Bass and Treble Dials


It seems every high end audiophile quality preamp/amp comes with no bass/treble dials. There is no way to adjust the sound coming out of the system other than by adding, removing or replace the audio equipment components... such as the needles, tubes, cables and etc etc. I wonder what would be a real reason behind of not having the treble/bass dials? While it might be a simple question but I really don't know the exact answer. I only guess that it is because the adding the treble/bass dials will unavoidably make an electronic circuit more "complex" which would go against a whole concept: "the simpler the better" or "the less is more". Am I correct in my assumptions?
sputniks
I understand your thoughts Kijanki. Room treatments to dampen peaks in room frequency and go along way to help give us a flatter response. Agreed, but in some rooms, the only way to flatten response would be some type of frequency control... Obviously subwoofers are very low frequency, but many these days are electronically altered. I do and have used room treatments and agree its the way to go, but as I wrote earlier. I understand that Jim Bonjourno's Ambrosia preamp does a very good job with tone controls... I believe that it is possible for an eq to be built that would do a good job without destroying a sound stage, small increments that very evenly add frequency to channels equally, why do tweeters with a high end rise or a roll off still image?

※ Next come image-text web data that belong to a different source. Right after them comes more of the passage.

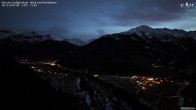 Archived image Webcam Kals am Großglockner - View to the Northeast 06:00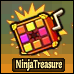 Ninja Treasure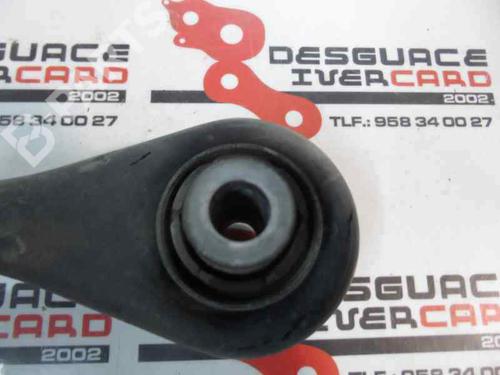 Right rear suspension arm SEAT LEON (1P1) 1.9 TDI | BP358676M15 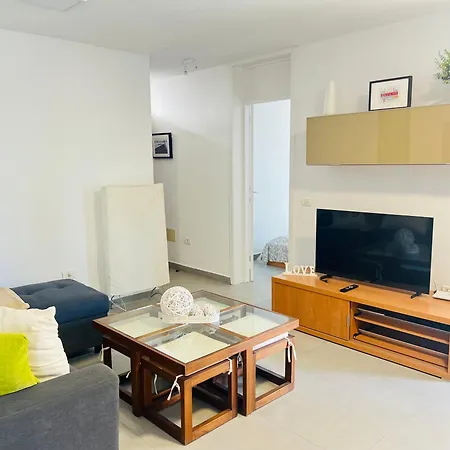 شقة Bungamerica - Costa Adeje *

Or a mid with a dip or a peak? Frequency alone does not destroy imaging.
Again, I don't use them, but don't find them an enemy either.
The less in the signal path the purer the sound.I play some of my low gain cds with my passive linestage removed so that the cdp goes into my 300b set amps direct.
The system sounds incredible and open this way.A warning however as this can be very dangerous and not all systems can handle it,so I recommend trying this only with extreme caution.

Regards,
Today's technology permits more precise specific corrections than yesteryear's crude "Bass and Treble Dials".
Timlub,

Capacitors used in analog tone controls have tolerance of few percent producing different phase shifts between channels. Same goes for limited track to track matching of the tone potentiometer. Capacitors, in addition, have dielectric absorption - introducing distortion. Good caps can be very expensive. Cheap Mylar cap is often the reason for the tweeter glare in many low cost speakers.

Unsound,
Yes, accurate filtering is possible in DSP processing, but signal has to be digitized to start with and then converted back to analog again (two conversions). In addition it doesn't solve many problems. For instance some of my Jazz CDs have acoustic bass coming a little strong (nature of the recording). How can I reduce it (or should I?) without changing sound of lower piano registers. On the other side of the frequency spectrum - how can I make cymbals to sound stronger without changing timbre of voice or not making violins "screechy". Harmonic structure of many instruments is incredibly complex and I don't want to touch it. Less is more.
It doesn't necessarily need to be converted to analog, therefore it's possible not to introduce any new conversions, except for pulse conversion. Perhaps such equalization is best left to room correction, rather than re-engineering existing recordings? Future technologies might be able to identify and correct for individual instruments, but I have no idea when that might happen, if it happens at all.